# Good Buy?



## joerivers6 (Jan 23, 2009)

1995 S6 
183k miles
hood, roof and trunk lid clear coat sunfaded
scrape in right rear door
worn through drivers bolster
timing belt and bits replaced at 165k
turbo timer
Apikol 1.8t coil conversion at 165k
slight radiator leak
no rust
$2900

Any opinions?


----------



## speedtek40 (Jul 8, 2005)

Got any pictures? Doesn't sound too bad, but I'd get it inspected....poorly maintained UrS cars can become money pits pretty fast. (even well maintained ones, but poor is far more risky)

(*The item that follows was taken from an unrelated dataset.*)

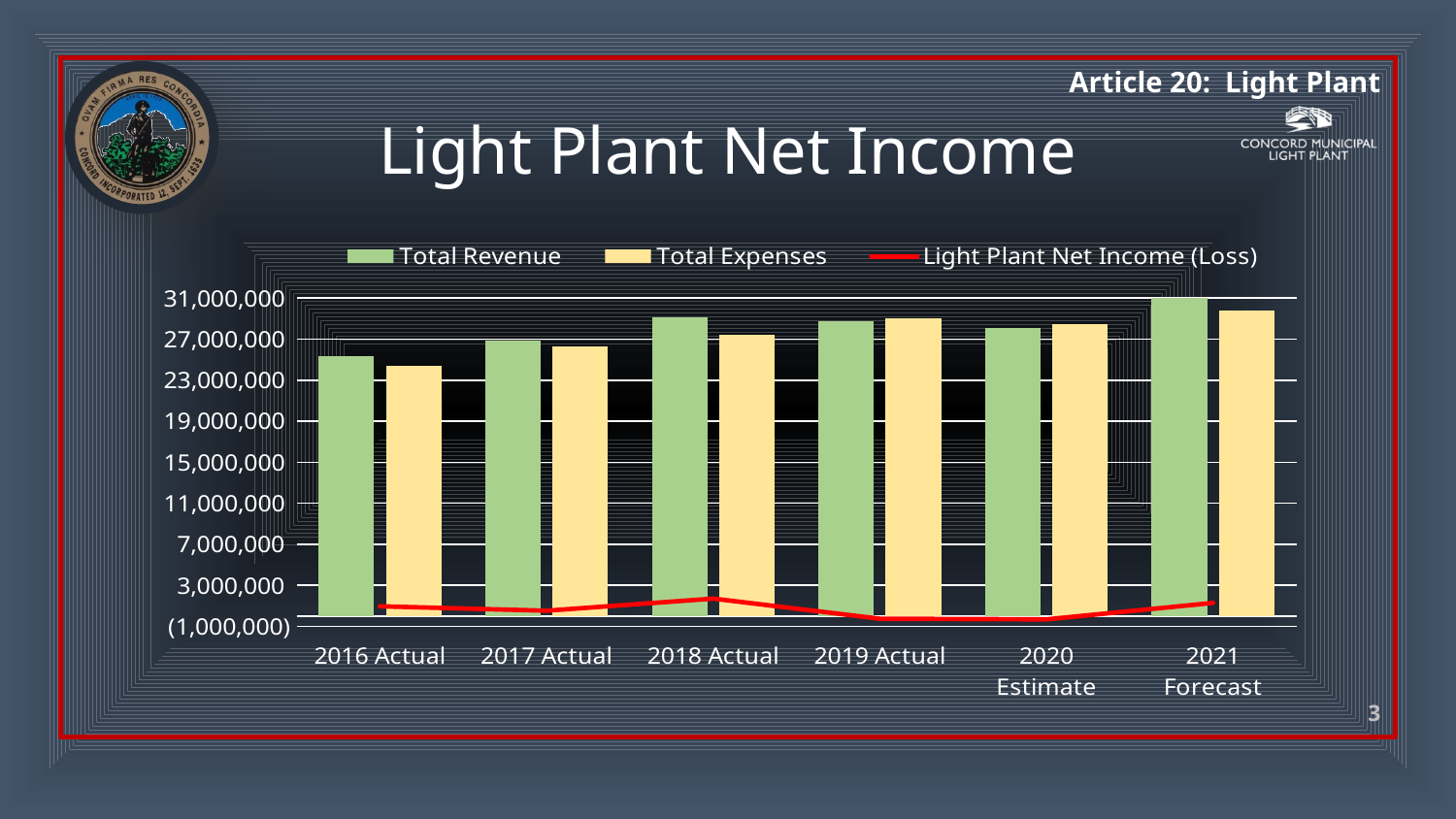
Which category has the lowest Total Revenue? 2016 Actual What is the title of the chart? Light Plant Net Income How many categories are shown on the x axis? 6 Is the Total Revenue for 2016 Actual greater or less than 23,000,000? greater Which category has the highest Total Revenue? 2021 Forecast Is the Total Revenue for 2018 Actual greater or less than 27,000,000? greater What kind of chart is shown on the slide? combination bar and line chart For 2018 Actual, which is larger: Total Revenue or Total Expenses? Total Revenue For 2016 Actual, which is larger: Total Revenue or Total Expenses? Total Revenue Which category has the lowest Total Expenses? 2016 Actual Is the Total Expenses value for 2017 Actual greater or less than 27,000,000? less How many series does the legend list? 3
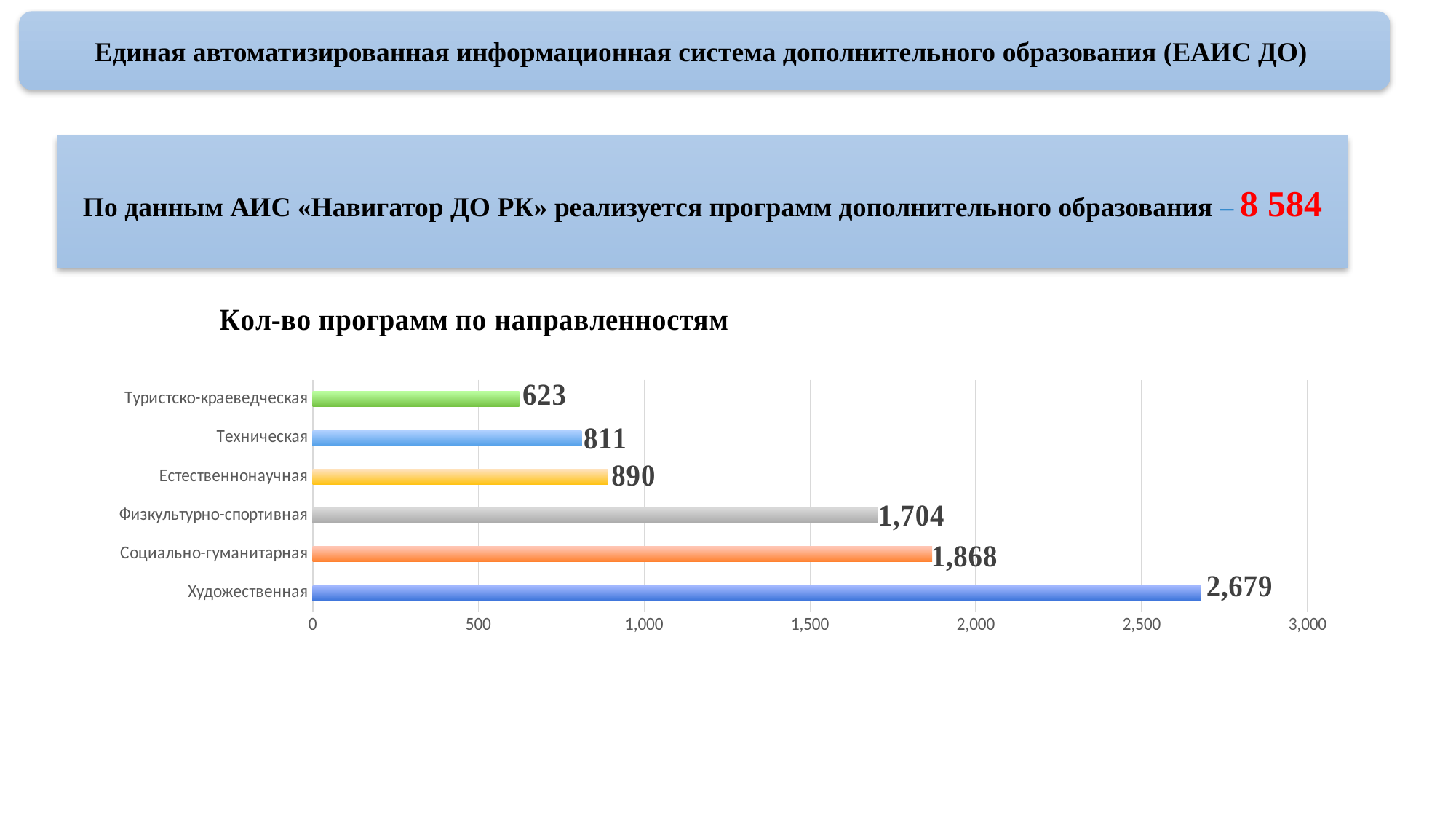
What is the difference between the values for Социально-гуманитарная and Физкультурно-спортивная? 164 What is the value for Художественная? 2,679 What is the title of the chart? Кол-во программ по направленностям Which category has the highest value? Художественная What kind of chart is shown on the slide? bar chart What is the value for Физкультурно-спортивная? 1,704 How many categories are shown in the chart? 6 What is the difference between the values for Художественная and Туристско-краеведческая? 2,056 Which is larger, the value for Естественнонаучная or the value for Техническая? Естественнонаучная Is the value for Социально-гуманитарная greater or less than 1,500? greater Which category has the lowest value? Туристско-краеведческая What is the value for Техническая? 811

A detailed maintenance history is always a good bet. These cars can hide a lot of surprises making a good deal a far less appealing proposition once all the chips fall. In most cases you will be better off to spend more outright for a well cared for example that doesn't need anything than to pour untold amounts into a car that needs plenty.


----------



## joerivers6 (Jan 23, 2009)

pics..

http://picasaweb.google.com/audicqturbo/20100622?feat=directlink


----------



## joerivers6 (Jan 23, 2009)

pics were taken while replacing the master cylinder, thus the parts on the floor.


----------



## speedtek40 (Jul 8, 2005)

yikes, some nasty rust on that hood.....so did you end up buying it?


----------



## joerivers6 (Jan 23, 2009)

nope..not yet. its in Pennsylvania and im in the Detroit area, so goin to look at it is kinda hard to do


----------